+++ Source text
Your customers are tuning into these watch launches online and through social media. They are chatting over Zoom and WhatsApp with their friends about the watches they love and intend to buy. This might not help you as a retailer just yet, but at least you feel there will be pent-up demand when you reopen.

But wait! The phone just rang and one of your regular customers is asking to buy a very expensive watch he has just seen launched online. It is not a boutique-only exclusive model and the brand has announced during its online press conference that the watch will be available to buy at authorised dealers immediately.

So you call your rep with the great news: “I have sold this incredible new watch and all I need is for you to get it to me,” you coo excitedly.

The response — and I assure you this is a genuine example from a retailer who insisted he would not be identified — was that the brand had received so many orders directly from customers that it  would not allocate watches to its long standing and loyal authorised dealer until it had fulfilled orders accepted through its own website.

This is a brand that would not exist without the support of its authorised dealers, and it has taken the decision to rob those partners of sales at the very moment they need them most.

My blood boils at the outrageous unfairness and cruelty of this story. If I were that retailer, I would be down in my store with an axe turning this watch brand’s overpriced furniture into firewood.

I hope it is an isolated example from a rogue rep, but — knowing the brand in question — I fear it is common. If you have been similarly affected, I urge you to share your story because there are laws designed to protect businesses against this sort of abuse.

I thought we were all in this together. The world’s wealthiest watch brands think otherwise.

11 Comments

  1. Name and shame please we can band together and boycott the brand it’s time we customers stand together with the retail trade in these difficult times.

    1. I would love to name and shame, but the retailer is afraid that if I name the brand, his/her name would be identifiable to the brand. This just makes my blood boil even more because retailers fear they will lose agencies for the best brands if they go public with any complaints.

  2. This is typical of Swiss brands, I’m a bit surprised some people only realise that now.
    Why did Richemont buy watchfinder in 2019?
    They know very well the future is online, not with the physical dealers, so it is only a matter of time…

  3. Another reason the Swiss watch industry won’t survive,as usual totally out of touch by playing the short game for greed and not protecting the industry,who is buying these watches direct anyway?,you can’t negotiate a discount by buying direct and I’m assuming it’s a brand where normally a discount can be got through an AD?

    1. I would not assume the brand refused a discount. Having saved the margin the authorised retailer would have been paid, there would have been plenty of profit to play with. Imagine stealing sales and undercutting ADs on price?

  4. Why not dump any of these back stabbing brands? Why would you bother supporting them if they won’t support you?
++++++
+++ Information shown
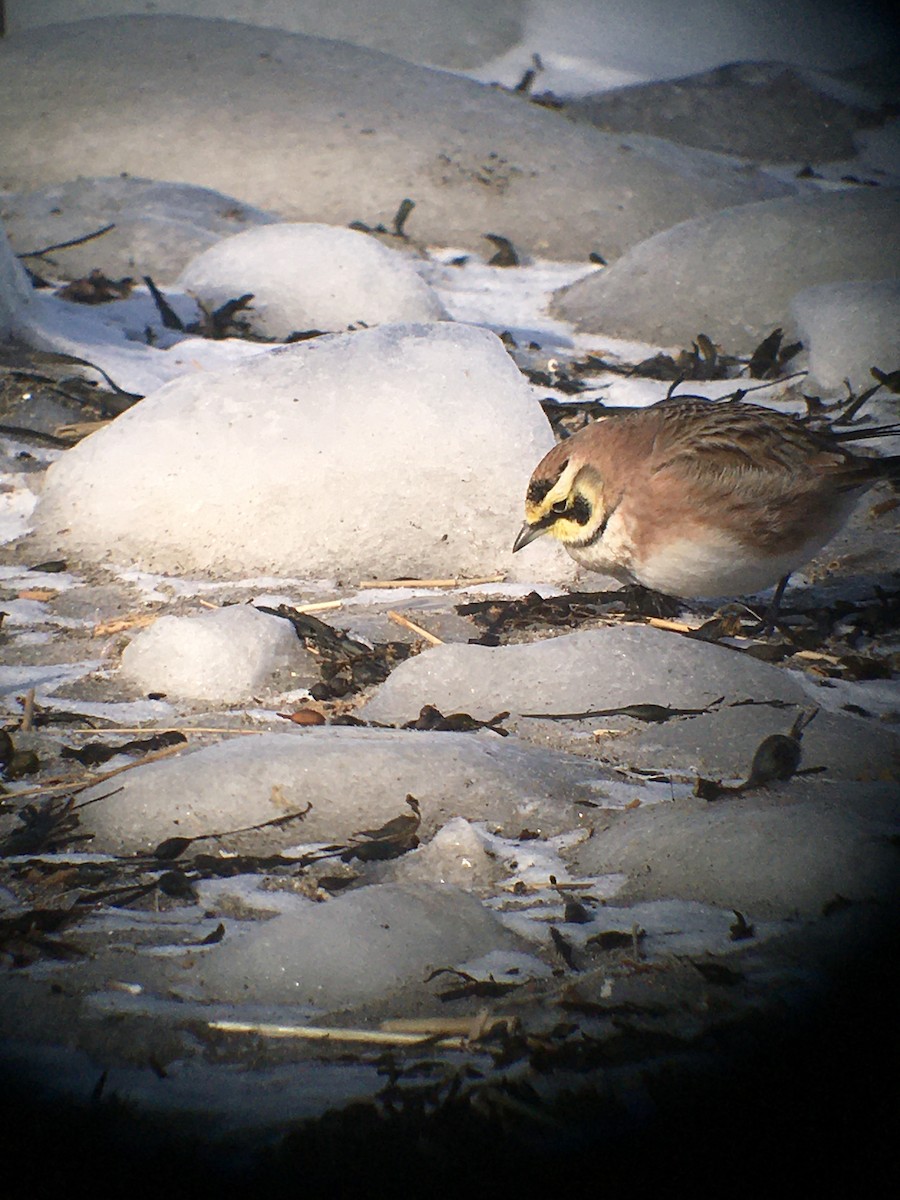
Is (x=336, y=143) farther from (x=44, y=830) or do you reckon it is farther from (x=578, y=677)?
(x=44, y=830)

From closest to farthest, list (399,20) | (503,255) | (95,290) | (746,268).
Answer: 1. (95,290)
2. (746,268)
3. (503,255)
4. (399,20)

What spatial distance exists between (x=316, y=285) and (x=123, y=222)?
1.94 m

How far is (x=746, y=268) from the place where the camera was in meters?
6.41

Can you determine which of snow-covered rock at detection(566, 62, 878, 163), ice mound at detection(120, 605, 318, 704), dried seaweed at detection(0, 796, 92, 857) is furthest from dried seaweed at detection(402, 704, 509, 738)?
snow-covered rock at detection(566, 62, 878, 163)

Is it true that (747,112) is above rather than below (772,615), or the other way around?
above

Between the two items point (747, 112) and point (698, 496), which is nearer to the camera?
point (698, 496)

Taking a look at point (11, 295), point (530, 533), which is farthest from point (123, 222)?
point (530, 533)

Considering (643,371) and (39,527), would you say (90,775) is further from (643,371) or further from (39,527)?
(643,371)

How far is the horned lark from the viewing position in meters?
++++++
■ **Aim 1**
In the watch retail text, what did the brand say it would do before sending watches to its authorized dealer?
■ **Aim 2**
Please write the next part of the watch retail text, picking up after its last sentence.
The lines above aren't needed here.

■ **Right answer 1**
It would first fulfill the orders accepted through its own website.

■ **Right answer 2**
    As a watch repairer, I will not handle brands that won’t supply parts, why would I bother? I have been in the trade for over 40 years and have never experienced the greed that these companies now practice, they want it all for themselves, from sales to service.
    I have lost count of the umber of clients that have said they will never again buy a watch made by a brand that will not supply parts, having refused to work on their watch, they are often offended, but when I explain the reason, they soon realise they have no choice but to send their watch to a monopolising rip of merchant!
    It’s time the trade showed these compamies who is really in charge. Do not carry their stock and don’t offer any kind of service. Cut them off like they have you. It’s only a matter of time before they re think their ways hopefully.

  5. Great article… I think we all have a good idea of the brand in question.
    Disgusting behaviour from those big companies.

  6. At Raymond Weil we have kept the distribution and aftersales open during the lockdown on a skeleton staff. We have been drop shipping orders to the end consumer on behalf of our retail partners, this has ensured they can continue to trade even if their stores have been unable to open.
    We value our retail partners and will endeavour to support them in anyway we can , especially during these times.

    Craig Leach Brand Director Raymond Weil UK

  7. I assume this is Breitling, with their ‘Rainbow’ SOH 57. Mr. Kern insisted the AD’s could get it; this turned out to be a lie.
    Same can be said for TAG Heuer, who were very quick to make their 160th anniversary Carrera model a ’boutique-only’, cancelling all orders placed by their Authorized Dealers – many of whom had customers who had eagerly put down a deposit (or paid in full!) for these beautiful pieces, resulting in refunds. We all love to see Mr. Biver and his inspirational videos, but in the end it’s all business.

  8. This news comes as no surprise to me. If you travel to Singapore,Dubai or Hong Kong you will see all the major as well as the minor watch brands have opened their own retail outlets. These pilot projects will eventually be rolled out throughout the whole world.. It will probably be quicker than we imagine. As a retailer i have been subjected to quotas being told that if i did not reach certain sale figures then i would not be supplied in the future. As for the law: Unless this law is enforced there is no point in having the law in the first place.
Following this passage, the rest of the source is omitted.